## **Introduction** 
In this project i'm going to implement a novel recurrent network model called **Shuffling Recurrent Neural Network (SRNN)**.
In this model the hidden state id defined as:
$$
h_t = \sigma(W_p h_{t-1}+b(x_t))
$$
where $\sigma$ is the activetion function and $W_p$ is a fixed permutation matrix, for example:
$$
W_p = \begin{pmatrix}
0 & 1 & \dots & 0 & 0 \\
0 & \ddots & \ddots & \ddots & 0\\
\vdots & \ddots & \ddots & \ddots & \vdots\\
0 & \ddots & \ddots & \ddots & 1\\
1 & 0 & \dots & 0 & 0\\
\end{pmatrix}
$$
$$
b(x_t) = f_r(x_t)\odot sigmoid(W_s x_t + b_s)
$$

## **Import Library**

In [52]:
import torch
from torch import nn
import torch.nn.functional as F
from torch.utils.data import Dataset, DataLoader
import numpy as np
import tqdm

## **Model**

 $$h_t = \sigma(W_p h_{t-1}+b(x_t))$$

where:

$h_{t-1} ϵ ℜ^{d_h} $

$x_t ϵ ℜ^{d_i} $

$d_h$ is the dimension of the hidden state

$d_i$ is the dimension of the input

$$b(x_t) = f_r(x_t)\odot sigmoid(W_s x_t + b_s)$$

where:

$f_r$ is a MLP and $f_r:ℜ^{d_i} \rightarrow ℜ^{d_h}$

$W_s \epsilon ℜ^{d_h \times d_i}$

$b_s \epsilon ℜ^{d_h}$

In [53]:
class SRNNHidden(nn.Module):
  def __init__(self, inputSize, hiddenSize, numLayer, outputSize):
    super().__init__()
    self.gatBranch = nn.Linear(inputSize,hiddenSize)
    listaLayer = [nn.Linear(inputSize,hiddenSize),nn.ReLU()]
    for i in range(numLayer-1):
      listaLayer.append(nn.Linear(hiddenSize,hiddenSize))
      listaLayer.append(nn.ReLU())
    self.fr = nn.Sequential(*listaLayer)
    self.wp = torch.cat((torch.eye(hiddenSize)[1:],torch.eye(hiddenSize)[0].reshape(1,hiddenSize)))
    self.lastLayer = nn.Linear(hiddenSize,outputSize)
    self.inputSize = inputSize

  def forward(self, x, h = None):
    batchSize = x.shape[0]
    if self.inputSize == 1:
      x = torch.tensor(torch.reshape(x,(batchSize,1)),dtype=torch.float)
    if h == None:
      h = self.fr(x)*torch.sigmoid(self.gatBranch(x))
    else:
      h = torch.matmul(h,self.wp)+self.fr(x)*torch.sigmoid(self.gatBranch(x))
      
    return self.lastLayer(h),h


class SRNN(nn.Module):
  def __init__(self, inputSize, hiddenSize, numLayer, outputSize):
    super().__init__()
    self.srnnHidden = SRNNHidden(inputSize, hiddenSize, numLayer, outputSize)
    

  def forward(self, x):
    lenRNN = x.shape[1]
    h = None
    for i in range(lenRNN):
      lastLayer , h = self.srnnHidden(x[:,i],h) 
    return lastLayer, h

In order to inizialize the neural network we need to define 4 parameters: the size of the input (inputSize), the size of the hidden state (hiddenSize), the number of the layer of the MLP $f_r$ (numLayer) and the size of the output (outputSize)


In [54]:
net = SRNN(2,128,8,1)

The values of the parameters are the same that was used in the paper

## **Dataset**

We are going to test our net on one of the datasets that were used in the paper.
The dataset is the Adding Problem Dataset.
The code that we are going to use to build the dataset it's the code of the Paper.

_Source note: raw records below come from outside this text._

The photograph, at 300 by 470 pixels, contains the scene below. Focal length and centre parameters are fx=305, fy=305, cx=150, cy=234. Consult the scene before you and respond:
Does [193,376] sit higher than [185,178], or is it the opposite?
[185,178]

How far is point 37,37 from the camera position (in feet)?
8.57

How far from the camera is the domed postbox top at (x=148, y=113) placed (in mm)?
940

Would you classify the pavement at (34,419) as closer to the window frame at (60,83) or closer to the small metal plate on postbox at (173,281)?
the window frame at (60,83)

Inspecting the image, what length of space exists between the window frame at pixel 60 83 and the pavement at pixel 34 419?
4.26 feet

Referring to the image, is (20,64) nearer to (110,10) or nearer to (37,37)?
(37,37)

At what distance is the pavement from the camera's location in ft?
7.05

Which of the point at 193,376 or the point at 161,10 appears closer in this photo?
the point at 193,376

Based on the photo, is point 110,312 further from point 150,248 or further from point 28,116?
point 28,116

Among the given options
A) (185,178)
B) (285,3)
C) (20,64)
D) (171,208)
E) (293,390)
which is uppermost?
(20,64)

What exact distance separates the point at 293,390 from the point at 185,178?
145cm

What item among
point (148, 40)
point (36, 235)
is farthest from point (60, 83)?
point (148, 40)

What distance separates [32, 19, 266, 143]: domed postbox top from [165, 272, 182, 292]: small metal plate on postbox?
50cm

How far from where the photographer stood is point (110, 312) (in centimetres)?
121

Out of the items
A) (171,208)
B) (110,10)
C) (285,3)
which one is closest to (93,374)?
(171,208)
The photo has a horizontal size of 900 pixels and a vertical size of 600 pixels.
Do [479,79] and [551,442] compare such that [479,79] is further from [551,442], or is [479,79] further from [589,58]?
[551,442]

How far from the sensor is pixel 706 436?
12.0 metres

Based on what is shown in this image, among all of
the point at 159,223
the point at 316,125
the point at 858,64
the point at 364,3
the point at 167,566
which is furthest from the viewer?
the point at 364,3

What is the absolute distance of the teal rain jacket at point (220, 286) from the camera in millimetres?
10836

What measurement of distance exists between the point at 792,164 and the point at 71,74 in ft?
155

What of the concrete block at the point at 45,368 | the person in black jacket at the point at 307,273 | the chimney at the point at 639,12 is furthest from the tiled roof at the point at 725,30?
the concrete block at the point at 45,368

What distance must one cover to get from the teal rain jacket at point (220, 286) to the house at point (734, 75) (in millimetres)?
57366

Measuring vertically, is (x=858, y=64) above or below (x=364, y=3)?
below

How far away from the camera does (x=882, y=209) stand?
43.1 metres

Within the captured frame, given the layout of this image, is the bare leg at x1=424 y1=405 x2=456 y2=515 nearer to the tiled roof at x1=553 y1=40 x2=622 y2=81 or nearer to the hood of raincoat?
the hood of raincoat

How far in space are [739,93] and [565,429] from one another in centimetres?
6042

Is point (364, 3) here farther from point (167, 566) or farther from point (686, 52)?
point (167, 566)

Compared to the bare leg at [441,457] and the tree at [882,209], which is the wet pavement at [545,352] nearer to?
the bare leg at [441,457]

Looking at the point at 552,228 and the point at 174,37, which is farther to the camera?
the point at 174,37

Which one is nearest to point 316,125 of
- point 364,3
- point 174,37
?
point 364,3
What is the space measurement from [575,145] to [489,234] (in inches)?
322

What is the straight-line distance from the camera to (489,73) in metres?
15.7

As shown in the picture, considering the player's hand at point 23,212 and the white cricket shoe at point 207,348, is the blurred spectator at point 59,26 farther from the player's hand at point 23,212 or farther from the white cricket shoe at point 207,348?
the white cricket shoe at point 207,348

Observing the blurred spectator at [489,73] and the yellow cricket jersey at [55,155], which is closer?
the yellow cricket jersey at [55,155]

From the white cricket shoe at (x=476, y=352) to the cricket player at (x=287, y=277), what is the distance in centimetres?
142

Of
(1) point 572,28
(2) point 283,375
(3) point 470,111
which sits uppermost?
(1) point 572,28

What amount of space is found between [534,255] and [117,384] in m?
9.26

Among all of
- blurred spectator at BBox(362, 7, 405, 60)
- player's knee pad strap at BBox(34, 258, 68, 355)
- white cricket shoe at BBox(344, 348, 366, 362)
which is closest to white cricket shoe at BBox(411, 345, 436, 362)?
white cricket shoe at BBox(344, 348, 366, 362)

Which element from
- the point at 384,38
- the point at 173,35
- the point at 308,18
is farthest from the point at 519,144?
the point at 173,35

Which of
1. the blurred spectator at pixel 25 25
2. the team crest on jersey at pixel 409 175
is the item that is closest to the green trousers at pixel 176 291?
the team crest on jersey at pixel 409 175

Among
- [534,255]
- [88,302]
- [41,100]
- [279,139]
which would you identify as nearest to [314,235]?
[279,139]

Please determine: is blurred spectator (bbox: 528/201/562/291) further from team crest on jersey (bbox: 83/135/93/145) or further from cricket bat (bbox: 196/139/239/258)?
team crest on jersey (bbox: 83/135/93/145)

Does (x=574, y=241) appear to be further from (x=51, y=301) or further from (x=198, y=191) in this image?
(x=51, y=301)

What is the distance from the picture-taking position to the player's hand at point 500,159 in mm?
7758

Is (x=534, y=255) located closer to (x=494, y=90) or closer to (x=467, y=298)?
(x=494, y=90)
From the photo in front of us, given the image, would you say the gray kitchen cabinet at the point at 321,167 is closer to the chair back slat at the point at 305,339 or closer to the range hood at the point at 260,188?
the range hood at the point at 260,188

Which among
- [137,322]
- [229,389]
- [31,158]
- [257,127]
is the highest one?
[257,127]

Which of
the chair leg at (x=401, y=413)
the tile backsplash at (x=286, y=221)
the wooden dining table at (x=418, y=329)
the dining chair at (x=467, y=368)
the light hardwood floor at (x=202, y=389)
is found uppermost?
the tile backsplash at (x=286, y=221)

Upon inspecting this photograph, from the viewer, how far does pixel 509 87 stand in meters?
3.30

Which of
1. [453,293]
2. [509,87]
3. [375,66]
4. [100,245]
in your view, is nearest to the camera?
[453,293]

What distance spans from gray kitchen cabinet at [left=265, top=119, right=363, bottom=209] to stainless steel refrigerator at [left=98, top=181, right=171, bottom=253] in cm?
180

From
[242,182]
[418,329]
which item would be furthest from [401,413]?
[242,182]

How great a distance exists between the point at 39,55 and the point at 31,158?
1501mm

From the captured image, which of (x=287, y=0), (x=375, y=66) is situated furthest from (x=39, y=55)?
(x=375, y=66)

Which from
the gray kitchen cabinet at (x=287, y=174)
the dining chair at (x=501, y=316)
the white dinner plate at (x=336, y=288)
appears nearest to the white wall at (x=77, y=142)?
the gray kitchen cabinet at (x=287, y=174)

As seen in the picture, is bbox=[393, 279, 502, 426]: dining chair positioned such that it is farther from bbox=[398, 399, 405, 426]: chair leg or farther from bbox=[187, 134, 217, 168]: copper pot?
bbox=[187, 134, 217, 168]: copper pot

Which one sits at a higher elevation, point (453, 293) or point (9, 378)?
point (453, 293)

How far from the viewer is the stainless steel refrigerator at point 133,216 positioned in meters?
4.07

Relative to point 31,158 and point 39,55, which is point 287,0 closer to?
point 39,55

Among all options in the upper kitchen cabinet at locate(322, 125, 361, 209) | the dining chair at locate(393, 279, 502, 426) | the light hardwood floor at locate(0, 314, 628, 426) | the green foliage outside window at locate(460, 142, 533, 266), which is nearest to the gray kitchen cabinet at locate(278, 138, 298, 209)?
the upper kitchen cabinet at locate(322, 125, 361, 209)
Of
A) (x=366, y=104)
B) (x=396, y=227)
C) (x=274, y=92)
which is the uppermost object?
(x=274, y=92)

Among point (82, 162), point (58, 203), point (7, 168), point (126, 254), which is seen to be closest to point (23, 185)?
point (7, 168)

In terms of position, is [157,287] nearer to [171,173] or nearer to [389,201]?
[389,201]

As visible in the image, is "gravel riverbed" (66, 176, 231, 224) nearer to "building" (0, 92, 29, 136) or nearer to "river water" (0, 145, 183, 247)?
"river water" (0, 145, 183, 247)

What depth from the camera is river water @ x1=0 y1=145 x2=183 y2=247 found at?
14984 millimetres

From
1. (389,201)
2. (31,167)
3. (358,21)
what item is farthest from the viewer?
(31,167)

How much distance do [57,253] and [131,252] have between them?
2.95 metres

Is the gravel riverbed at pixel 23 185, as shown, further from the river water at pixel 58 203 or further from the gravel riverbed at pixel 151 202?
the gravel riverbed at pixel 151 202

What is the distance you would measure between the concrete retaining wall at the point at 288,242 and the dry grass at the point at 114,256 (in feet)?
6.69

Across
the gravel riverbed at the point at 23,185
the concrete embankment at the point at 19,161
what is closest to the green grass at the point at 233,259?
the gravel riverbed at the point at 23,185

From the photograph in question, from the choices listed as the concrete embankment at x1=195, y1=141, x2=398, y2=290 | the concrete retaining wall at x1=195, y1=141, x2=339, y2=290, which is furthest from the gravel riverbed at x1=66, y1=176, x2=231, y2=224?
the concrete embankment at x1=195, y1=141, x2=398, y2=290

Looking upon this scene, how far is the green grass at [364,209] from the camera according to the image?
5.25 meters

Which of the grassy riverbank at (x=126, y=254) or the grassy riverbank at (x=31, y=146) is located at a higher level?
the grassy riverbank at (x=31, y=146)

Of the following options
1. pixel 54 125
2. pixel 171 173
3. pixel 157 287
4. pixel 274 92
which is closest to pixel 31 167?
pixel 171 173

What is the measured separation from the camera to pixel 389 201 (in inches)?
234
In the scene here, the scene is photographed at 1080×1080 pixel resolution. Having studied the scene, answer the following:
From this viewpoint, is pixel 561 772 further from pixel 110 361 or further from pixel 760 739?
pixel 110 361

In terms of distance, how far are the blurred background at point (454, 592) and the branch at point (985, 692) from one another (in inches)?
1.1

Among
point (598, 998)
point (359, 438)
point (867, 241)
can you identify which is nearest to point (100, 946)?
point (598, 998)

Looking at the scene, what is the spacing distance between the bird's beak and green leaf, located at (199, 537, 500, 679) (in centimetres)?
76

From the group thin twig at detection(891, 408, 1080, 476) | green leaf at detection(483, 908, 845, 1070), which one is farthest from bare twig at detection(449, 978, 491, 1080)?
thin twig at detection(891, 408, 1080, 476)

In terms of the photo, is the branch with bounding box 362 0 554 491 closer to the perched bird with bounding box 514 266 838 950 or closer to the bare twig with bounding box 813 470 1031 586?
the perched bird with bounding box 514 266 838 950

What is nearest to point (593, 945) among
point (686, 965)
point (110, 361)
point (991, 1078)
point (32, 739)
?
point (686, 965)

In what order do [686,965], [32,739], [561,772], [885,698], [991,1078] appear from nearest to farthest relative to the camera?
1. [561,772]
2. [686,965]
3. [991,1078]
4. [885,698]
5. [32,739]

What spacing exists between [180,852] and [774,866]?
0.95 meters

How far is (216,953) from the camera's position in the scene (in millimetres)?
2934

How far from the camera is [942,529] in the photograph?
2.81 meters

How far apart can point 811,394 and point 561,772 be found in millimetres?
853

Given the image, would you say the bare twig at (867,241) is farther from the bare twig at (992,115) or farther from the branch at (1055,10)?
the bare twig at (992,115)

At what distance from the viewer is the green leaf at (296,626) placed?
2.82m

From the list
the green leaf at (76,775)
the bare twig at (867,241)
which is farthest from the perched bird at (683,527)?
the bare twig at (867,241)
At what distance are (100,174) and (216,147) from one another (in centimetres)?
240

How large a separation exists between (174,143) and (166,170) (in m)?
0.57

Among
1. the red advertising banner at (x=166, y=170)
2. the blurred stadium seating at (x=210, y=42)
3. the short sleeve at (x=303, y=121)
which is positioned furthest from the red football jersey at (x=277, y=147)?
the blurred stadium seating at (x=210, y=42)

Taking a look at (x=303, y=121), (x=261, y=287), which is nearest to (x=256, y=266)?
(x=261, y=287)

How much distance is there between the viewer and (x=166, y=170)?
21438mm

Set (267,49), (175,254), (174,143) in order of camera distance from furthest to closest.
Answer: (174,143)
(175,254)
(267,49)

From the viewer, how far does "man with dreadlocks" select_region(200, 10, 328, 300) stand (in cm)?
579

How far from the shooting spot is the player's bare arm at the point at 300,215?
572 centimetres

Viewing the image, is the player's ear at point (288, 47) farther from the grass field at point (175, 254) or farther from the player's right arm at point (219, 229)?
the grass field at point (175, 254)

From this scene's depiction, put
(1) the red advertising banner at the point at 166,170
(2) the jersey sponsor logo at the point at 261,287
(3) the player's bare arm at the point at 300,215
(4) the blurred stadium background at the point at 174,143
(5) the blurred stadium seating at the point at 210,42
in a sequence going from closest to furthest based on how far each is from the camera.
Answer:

For more information about the Adding Problem see the file in the repository

In [55]:
class AddingProblemDataset(Dataset):
    def __init__(self, ds_size=1000, sample_len=50):
        super().__init__()
        self.sample_len = sample_len
        self.ds_size = ds_size

    def generate_sample(self, num_samples):
        X_value = np.random.uniform(low=0, high=1, size=(self.sample_len, 1))
        X_mask = np.zeros((self.sample_len, 1))
        half = int(self.sample_len / 2)
        first_i = np.random.randint(half)
        second_i = np.random.randint(half) + half
        X_mask[(first_i, second_i), 0] = 1
        Y = np.sum(X_value[(first_i, second_i), 0])
        X = np.concatenate((X_value, X_mask), 1)
        return X, Y

    def __getitem__(self, item):
        return [torch.tensor(x, dtype=torch.float) for x in self.generate_sample(1)]

    def __len__(self):
        return self.ds_size

In [56]:
sampleLen = 200
batchSize = 50
dataset = DataLoader(AddingProblemDataset(ds_size=100*batchSize, sample_len=sampleLen),batch_size=batchSize)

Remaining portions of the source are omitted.